Meditation creates a shield from stimuli and thoughts before I head back to life. It applies a slow-motion filter to my response to events. I get additional seconds to assess my options before I react to hunger, arguments or fatigue. I make better decisions as a result.
Meditation, at first, can be a challenge. Our brains seem impossible to tame. I started with guided meditations on the Headspace app but there are others like Calm and Waking Up. Otherwise, here’s a protocol I wrote on how to meditate with a timer.

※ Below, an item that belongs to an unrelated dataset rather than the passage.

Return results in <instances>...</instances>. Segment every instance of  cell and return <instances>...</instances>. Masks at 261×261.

Arc: the better browser you didn’t know about
My browser “history” since I’ve been on the internet:
Netscape
Internet Explorer
Safari
Mozilla
Chrome
Brave
Arc
You can do almost everything with nothing but an internet connection and Google Docs. With Arc I almost never see my desktop wallpaper anymore. Every file I need (eg: screenshots and downloads mostly) are just a click away within Arc. My tabs are neatly stacked into folders rather than hidden in a dark corner, meaning no more infinite tabs and they’re cleared up automatically every 12 hours. The UI is full of other delicious little features like collaborative, Powerpoint slides to share like this mood board. You can also create several “spaces” (sessions) to keep professional matters separate from personal stuff. The experience feels brand new. Give it a browse without waitlisting here.
The Era of Margin Calls
The Silicon Valley Bank debacle prompted me to watch this again, and even on my 3rd round I still find this movie fascinating. It doesn’t explain how the 2008 crisis happened as The Big Short does but it’s about the people who were in the room and the few conversations that threw the world into disarray. Here’s why I love it:
An amazing ensemble cast with nuanced acting across the board.

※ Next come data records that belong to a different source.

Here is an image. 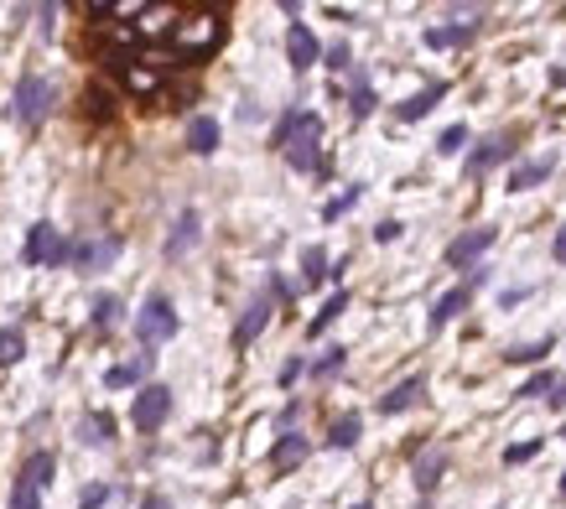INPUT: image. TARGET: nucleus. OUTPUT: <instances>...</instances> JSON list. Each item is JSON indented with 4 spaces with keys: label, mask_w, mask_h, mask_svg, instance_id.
Returning <instances> with one entry per match:
<instances>
[{
    "label": "nucleus",
    "mask_w": 566,
    "mask_h": 509,
    "mask_svg": "<svg viewBox=\"0 0 566 509\" xmlns=\"http://www.w3.org/2000/svg\"><path fill=\"white\" fill-rule=\"evenodd\" d=\"M177 307H172V297L167 292H151L146 301H141V312L130 318V333H135V343L141 348H162V343H172L177 338Z\"/></svg>",
    "instance_id": "f257e3e1"
},
{
    "label": "nucleus",
    "mask_w": 566,
    "mask_h": 509,
    "mask_svg": "<svg viewBox=\"0 0 566 509\" xmlns=\"http://www.w3.org/2000/svg\"><path fill=\"white\" fill-rule=\"evenodd\" d=\"M22 260H26V265H37V271H58V265L73 260V239H63V229L42 218V224H32V229H26Z\"/></svg>",
    "instance_id": "f03ea898"
},
{
    "label": "nucleus",
    "mask_w": 566,
    "mask_h": 509,
    "mask_svg": "<svg viewBox=\"0 0 566 509\" xmlns=\"http://www.w3.org/2000/svg\"><path fill=\"white\" fill-rule=\"evenodd\" d=\"M52 473H58V458L52 452H32L16 473V484H11V509H42V488L52 484Z\"/></svg>",
    "instance_id": "7ed1b4c3"
},
{
    "label": "nucleus",
    "mask_w": 566,
    "mask_h": 509,
    "mask_svg": "<svg viewBox=\"0 0 566 509\" xmlns=\"http://www.w3.org/2000/svg\"><path fill=\"white\" fill-rule=\"evenodd\" d=\"M172 42H177V52H182L188 63H203L213 47L224 42V22H218V16H209V11H203V16H182V22H177V32H172Z\"/></svg>",
    "instance_id": "20e7f679"
},
{
    "label": "nucleus",
    "mask_w": 566,
    "mask_h": 509,
    "mask_svg": "<svg viewBox=\"0 0 566 509\" xmlns=\"http://www.w3.org/2000/svg\"><path fill=\"white\" fill-rule=\"evenodd\" d=\"M47 109H52V84H47L42 73H22L16 79V94H11V120L37 130L47 120Z\"/></svg>",
    "instance_id": "39448f33"
},
{
    "label": "nucleus",
    "mask_w": 566,
    "mask_h": 509,
    "mask_svg": "<svg viewBox=\"0 0 566 509\" xmlns=\"http://www.w3.org/2000/svg\"><path fill=\"white\" fill-rule=\"evenodd\" d=\"M322 115H312V109H302L296 115V130L292 141H286V162H292L296 171H322Z\"/></svg>",
    "instance_id": "423d86ee"
},
{
    "label": "nucleus",
    "mask_w": 566,
    "mask_h": 509,
    "mask_svg": "<svg viewBox=\"0 0 566 509\" xmlns=\"http://www.w3.org/2000/svg\"><path fill=\"white\" fill-rule=\"evenodd\" d=\"M120 250H125V234H88V239H73V265H79V276H99V271H109L115 260H120Z\"/></svg>",
    "instance_id": "0eeeda50"
},
{
    "label": "nucleus",
    "mask_w": 566,
    "mask_h": 509,
    "mask_svg": "<svg viewBox=\"0 0 566 509\" xmlns=\"http://www.w3.org/2000/svg\"><path fill=\"white\" fill-rule=\"evenodd\" d=\"M172 416V390L167 384H141V395L130 401V426L135 431H156Z\"/></svg>",
    "instance_id": "6e6552de"
},
{
    "label": "nucleus",
    "mask_w": 566,
    "mask_h": 509,
    "mask_svg": "<svg viewBox=\"0 0 566 509\" xmlns=\"http://www.w3.org/2000/svg\"><path fill=\"white\" fill-rule=\"evenodd\" d=\"M271 312H275V292L271 286H265V292H255V301L250 307H245V318L234 322V348H239V354H245V348H250L255 338H260V333H265V322H271Z\"/></svg>",
    "instance_id": "1a4fd4ad"
},
{
    "label": "nucleus",
    "mask_w": 566,
    "mask_h": 509,
    "mask_svg": "<svg viewBox=\"0 0 566 509\" xmlns=\"http://www.w3.org/2000/svg\"><path fill=\"white\" fill-rule=\"evenodd\" d=\"M509 156H515V141H509V135H488V141H478V146L468 151L462 177H468V182H478L483 171H494L499 162H509Z\"/></svg>",
    "instance_id": "9d476101"
},
{
    "label": "nucleus",
    "mask_w": 566,
    "mask_h": 509,
    "mask_svg": "<svg viewBox=\"0 0 566 509\" xmlns=\"http://www.w3.org/2000/svg\"><path fill=\"white\" fill-rule=\"evenodd\" d=\"M494 239H499V229H494V224H478V229L458 234V239L447 245V255H441V260H447V265H462V271H468V265H473L478 255L494 250Z\"/></svg>",
    "instance_id": "9b49d317"
},
{
    "label": "nucleus",
    "mask_w": 566,
    "mask_h": 509,
    "mask_svg": "<svg viewBox=\"0 0 566 509\" xmlns=\"http://www.w3.org/2000/svg\"><path fill=\"white\" fill-rule=\"evenodd\" d=\"M198 239H203V213L182 208L177 213V224H172V234H167V245H162V255H167V260H182V255L198 250Z\"/></svg>",
    "instance_id": "f8f14e48"
},
{
    "label": "nucleus",
    "mask_w": 566,
    "mask_h": 509,
    "mask_svg": "<svg viewBox=\"0 0 566 509\" xmlns=\"http://www.w3.org/2000/svg\"><path fill=\"white\" fill-rule=\"evenodd\" d=\"M426 401V375H411V380H400L390 395H379V416H400V411H416Z\"/></svg>",
    "instance_id": "ddd939ff"
},
{
    "label": "nucleus",
    "mask_w": 566,
    "mask_h": 509,
    "mask_svg": "<svg viewBox=\"0 0 566 509\" xmlns=\"http://www.w3.org/2000/svg\"><path fill=\"white\" fill-rule=\"evenodd\" d=\"M286 58H292L296 73H307V68L322 58V47H317V37H312V26L307 22H292V32H286Z\"/></svg>",
    "instance_id": "4468645a"
},
{
    "label": "nucleus",
    "mask_w": 566,
    "mask_h": 509,
    "mask_svg": "<svg viewBox=\"0 0 566 509\" xmlns=\"http://www.w3.org/2000/svg\"><path fill=\"white\" fill-rule=\"evenodd\" d=\"M551 171H556V151H545V156H530V162H520V167L509 171V192H530V188H541Z\"/></svg>",
    "instance_id": "2eb2a0df"
},
{
    "label": "nucleus",
    "mask_w": 566,
    "mask_h": 509,
    "mask_svg": "<svg viewBox=\"0 0 566 509\" xmlns=\"http://www.w3.org/2000/svg\"><path fill=\"white\" fill-rule=\"evenodd\" d=\"M473 292H478V286H473V281H462V286H452V292H447V297H437V307H431V333H441V328H447V322L458 318V312H468V301H473Z\"/></svg>",
    "instance_id": "dca6fc26"
},
{
    "label": "nucleus",
    "mask_w": 566,
    "mask_h": 509,
    "mask_svg": "<svg viewBox=\"0 0 566 509\" xmlns=\"http://www.w3.org/2000/svg\"><path fill=\"white\" fill-rule=\"evenodd\" d=\"M478 37V22H452V26H426L421 42L426 47H468Z\"/></svg>",
    "instance_id": "f3484780"
},
{
    "label": "nucleus",
    "mask_w": 566,
    "mask_h": 509,
    "mask_svg": "<svg viewBox=\"0 0 566 509\" xmlns=\"http://www.w3.org/2000/svg\"><path fill=\"white\" fill-rule=\"evenodd\" d=\"M441 99H447V84L421 88V94H411L405 105H395V120H405V125H411V120H426V115H431V109L441 105Z\"/></svg>",
    "instance_id": "a211bd4d"
},
{
    "label": "nucleus",
    "mask_w": 566,
    "mask_h": 509,
    "mask_svg": "<svg viewBox=\"0 0 566 509\" xmlns=\"http://www.w3.org/2000/svg\"><path fill=\"white\" fill-rule=\"evenodd\" d=\"M188 151L192 156H213L218 151V120L213 115H192L188 120Z\"/></svg>",
    "instance_id": "6ab92c4d"
},
{
    "label": "nucleus",
    "mask_w": 566,
    "mask_h": 509,
    "mask_svg": "<svg viewBox=\"0 0 566 509\" xmlns=\"http://www.w3.org/2000/svg\"><path fill=\"white\" fill-rule=\"evenodd\" d=\"M146 375H151V354H135V359L105 369V384H109V390H130V384H141Z\"/></svg>",
    "instance_id": "aec40b11"
},
{
    "label": "nucleus",
    "mask_w": 566,
    "mask_h": 509,
    "mask_svg": "<svg viewBox=\"0 0 566 509\" xmlns=\"http://www.w3.org/2000/svg\"><path fill=\"white\" fill-rule=\"evenodd\" d=\"M307 452H312V447H307V437H302V431H286V437L271 447V467H275V473H286V467H296Z\"/></svg>",
    "instance_id": "412c9836"
},
{
    "label": "nucleus",
    "mask_w": 566,
    "mask_h": 509,
    "mask_svg": "<svg viewBox=\"0 0 566 509\" xmlns=\"http://www.w3.org/2000/svg\"><path fill=\"white\" fill-rule=\"evenodd\" d=\"M441 473H447V447H431L426 458H416V488L421 494H431L441 484Z\"/></svg>",
    "instance_id": "4be33fe9"
},
{
    "label": "nucleus",
    "mask_w": 566,
    "mask_h": 509,
    "mask_svg": "<svg viewBox=\"0 0 566 509\" xmlns=\"http://www.w3.org/2000/svg\"><path fill=\"white\" fill-rule=\"evenodd\" d=\"M343 312H348V292H333V297L322 301V312H317V318L307 322V338H322V333H328V328H333V322L343 318Z\"/></svg>",
    "instance_id": "5701e85b"
},
{
    "label": "nucleus",
    "mask_w": 566,
    "mask_h": 509,
    "mask_svg": "<svg viewBox=\"0 0 566 509\" xmlns=\"http://www.w3.org/2000/svg\"><path fill=\"white\" fill-rule=\"evenodd\" d=\"M79 437L94 442V447H109V442H115V416H105V411L84 416V421H79Z\"/></svg>",
    "instance_id": "b1692460"
},
{
    "label": "nucleus",
    "mask_w": 566,
    "mask_h": 509,
    "mask_svg": "<svg viewBox=\"0 0 566 509\" xmlns=\"http://www.w3.org/2000/svg\"><path fill=\"white\" fill-rule=\"evenodd\" d=\"M358 431H364V416H358V411H348V416H338V421H333V431H328V447L348 452V447L358 442Z\"/></svg>",
    "instance_id": "393cba45"
},
{
    "label": "nucleus",
    "mask_w": 566,
    "mask_h": 509,
    "mask_svg": "<svg viewBox=\"0 0 566 509\" xmlns=\"http://www.w3.org/2000/svg\"><path fill=\"white\" fill-rule=\"evenodd\" d=\"M26 354V333L22 322H11V328H0V369H11V364H22Z\"/></svg>",
    "instance_id": "a878e982"
},
{
    "label": "nucleus",
    "mask_w": 566,
    "mask_h": 509,
    "mask_svg": "<svg viewBox=\"0 0 566 509\" xmlns=\"http://www.w3.org/2000/svg\"><path fill=\"white\" fill-rule=\"evenodd\" d=\"M328 276H333V271H328V250H322V245H307V250H302V281L317 286V281H328Z\"/></svg>",
    "instance_id": "bb28decb"
},
{
    "label": "nucleus",
    "mask_w": 566,
    "mask_h": 509,
    "mask_svg": "<svg viewBox=\"0 0 566 509\" xmlns=\"http://www.w3.org/2000/svg\"><path fill=\"white\" fill-rule=\"evenodd\" d=\"M120 312H125V301L115 297V292H99V297H94V328H99V333H109V328L120 322Z\"/></svg>",
    "instance_id": "cd10ccee"
},
{
    "label": "nucleus",
    "mask_w": 566,
    "mask_h": 509,
    "mask_svg": "<svg viewBox=\"0 0 566 509\" xmlns=\"http://www.w3.org/2000/svg\"><path fill=\"white\" fill-rule=\"evenodd\" d=\"M343 364H348V348H322V359L307 364V375H312V380H333Z\"/></svg>",
    "instance_id": "c85d7f7f"
},
{
    "label": "nucleus",
    "mask_w": 566,
    "mask_h": 509,
    "mask_svg": "<svg viewBox=\"0 0 566 509\" xmlns=\"http://www.w3.org/2000/svg\"><path fill=\"white\" fill-rule=\"evenodd\" d=\"M354 120H369L375 115V88H369V79H364V68H354Z\"/></svg>",
    "instance_id": "c756f323"
},
{
    "label": "nucleus",
    "mask_w": 566,
    "mask_h": 509,
    "mask_svg": "<svg viewBox=\"0 0 566 509\" xmlns=\"http://www.w3.org/2000/svg\"><path fill=\"white\" fill-rule=\"evenodd\" d=\"M358 198H364V188H358V182H348V188L338 192V198H328V203H322V218H328V224H338V218L354 208Z\"/></svg>",
    "instance_id": "7c9ffc66"
},
{
    "label": "nucleus",
    "mask_w": 566,
    "mask_h": 509,
    "mask_svg": "<svg viewBox=\"0 0 566 509\" xmlns=\"http://www.w3.org/2000/svg\"><path fill=\"white\" fill-rule=\"evenodd\" d=\"M556 384H561V380H556L551 369H541V375H530V380L520 384V401H541V395L551 401V395H556Z\"/></svg>",
    "instance_id": "2f4dec72"
},
{
    "label": "nucleus",
    "mask_w": 566,
    "mask_h": 509,
    "mask_svg": "<svg viewBox=\"0 0 566 509\" xmlns=\"http://www.w3.org/2000/svg\"><path fill=\"white\" fill-rule=\"evenodd\" d=\"M551 348H556V338H541V343H520V348H509L504 359H509V364H541L545 354H551Z\"/></svg>",
    "instance_id": "473e14b6"
},
{
    "label": "nucleus",
    "mask_w": 566,
    "mask_h": 509,
    "mask_svg": "<svg viewBox=\"0 0 566 509\" xmlns=\"http://www.w3.org/2000/svg\"><path fill=\"white\" fill-rule=\"evenodd\" d=\"M462 146H468V125H447V130L437 135V151H441V156H458Z\"/></svg>",
    "instance_id": "72a5a7b5"
},
{
    "label": "nucleus",
    "mask_w": 566,
    "mask_h": 509,
    "mask_svg": "<svg viewBox=\"0 0 566 509\" xmlns=\"http://www.w3.org/2000/svg\"><path fill=\"white\" fill-rule=\"evenodd\" d=\"M322 58H328V68H333V73H354V52H348V42H333L328 47V52H322Z\"/></svg>",
    "instance_id": "f704fd0d"
},
{
    "label": "nucleus",
    "mask_w": 566,
    "mask_h": 509,
    "mask_svg": "<svg viewBox=\"0 0 566 509\" xmlns=\"http://www.w3.org/2000/svg\"><path fill=\"white\" fill-rule=\"evenodd\" d=\"M105 504H109V484H88L79 494V509H105Z\"/></svg>",
    "instance_id": "c9c22d12"
},
{
    "label": "nucleus",
    "mask_w": 566,
    "mask_h": 509,
    "mask_svg": "<svg viewBox=\"0 0 566 509\" xmlns=\"http://www.w3.org/2000/svg\"><path fill=\"white\" fill-rule=\"evenodd\" d=\"M535 452H541V442H520V447H504V463H509V467H515V463H530Z\"/></svg>",
    "instance_id": "e433bc0d"
},
{
    "label": "nucleus",
    "mask_w": 566,
    "mask_h": 509,
    "mask_svg": "<svg viewBox=\"0 0 566 509\" xmlns=\"http://www.w3.org/2000/svg\"><path fill=\"white\" fill-rule=\"evenodd\" d=\"M125 84L135 88V94H156V73H141V68H130V73H125Z\"/></svg>",
    "instance_id": "4c0bfd02"
},
{
    "label": "nucleus",
    "mask_w": 566,
    "mask_h": 509,
    "mask_svg": "<svg viewBox=\"0 0 566 509\" xmlns=\"http://www.w3.org/2000/svg\"><path fill=\"white\" fill-rule=\"evenodd\" d=\"M400 229H405L400 218H385V224L375 229V239H379V245H390V239H400Z\"/></svg>",
    "instance_id": "58836bf2"
},
{
    "label": "nucleus",
    "mask_w": 566,
    "mask_h": 509,
    "mask_svg": "<svg viewBox=\"0 0 566 509\" xmlns=\"http://www.w3.org/2000/svg\"><path fill=\"white\" fill-rule=\"evenodd\" d=\"M302 369H307V359H286V364H281V384H296Z\"/></svg>",
    "instance_id": "ea45409f"
},
{
    "label": "nucleus",
    "mask_w": 566,
    "mask_h": 509,
    "mask_svg": "<svg viewBox=\"0 0 566 509\" xmlns=\"http://www.w3.org/2000/svg\"><path fill=\"white\" fill-rule=\"evenodd\" d=\"M296 416H302V401H292L286 411H281V431H292V421H296Z\"/></svg>",
    "instance_id": "a19ab883"
},
{
    "label": "nucleus",
    "mask_w": 566,
    "mask_h": 509,
    "mask_svg": "<svg viewBox=\"0 0 566 509\" xmlns=\"http://www.w3.org/2000/svg\"><path fill=\"white\" fill-rule=\"evenodd\" d=\"M141 509H172V499H167V494H146V499H141Z\"/></svg>",
    "instance_id": "79ce46f5"
},
{
    "label": "nucleus",
    "mask_w": 566,
    "mask_h": 509,
    "mask_svg": "<svg viewBox=\"0 0 566 509\" xmlns=\"http://www.w3.org/2000/svg\"><path fill=\"white\" fill-rule=\"evenodd\" d=\"M551 255H556V260L566 265V224H561V234H556V245H551Z\"/></svg>",
    "instance_id": "37998d69"
},
{
    "label": "nucleus",
    "mask_w": 566,
    "mask_h": 509,
    "mask_svg": "<svg viewBox=\"0 0 566 509\" xmlns=\"http://www.w3.org/2000/svg\"><path fill=\"white\" fill-rule=\"evenodd\" d=\"M551 405H556V411H561V405H566V380L556 384V395H551Z\"/></svg>",
    "instance_id": "c03bdc74"
},
{
    "label": "nucleus",
    "mask_w": 566,
    "mask_h": 509,
    "mask_svg": "<svg viewBox=\"0 0 566 509\" xmlns=\"http://www.w3.org/2000/svg\"><path fill=\"white\" fill-rule=\"evenodd\" d=\"M561 499H566V473H561Z\"/></svg>",
    "instance_id": "a18cd8bd"
},
{
    "label": "nucleus",
    "mask_w": 566,
    "mask_h": 509,
    "mask_svg": "<svg viewBox=\"0 0 566 509\" xmlns=\"http://www.w3.org/2000/svg\"><path fill=\"white\" fill-rule=\"evenodd\" d=\"M354 509H375V504H354Z\"/></svg>",
    "instance_id": "49530a36"
},
{
    "label": "nucleus",
    "mask_w": 566,
    "mask_h": 509,
    "mask_svg": "<svg viewBox=\"0 0 566 509\" xmlns=\"http://www.w3.org/2000/svg\"><path fill=\"white\" fill-rule=\"evenodd\" d=\"M561 442H566V426H561Z\"/></svg>",
    "instance_id": "de8ad7c7"
}]
</instances>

The layers of each character peeled away artfully.
The cinematography.
Jeremy Irons.
The script.
My take: in the world of finance, the ability to stay isolated from the consequences of your decisions is key to accumulating power. If you like Succession, you’ll love this.
Coming next: Dan Toomey
Mark my words: this guy is going to be huge. Dan is a comedian who produces TikTok-style parodies for Morning Brew on the contradictions of the workplace and other business stories. He’s got a YouTube show called Good Work. And he just graduated. Just consume it all already:
What Americans think working in Finland is like
How Finland thinks America works
We hired an AI Matthew McConaughey
A quote that stopped me in my tracks
“The way you treat your body is how you treat the world.”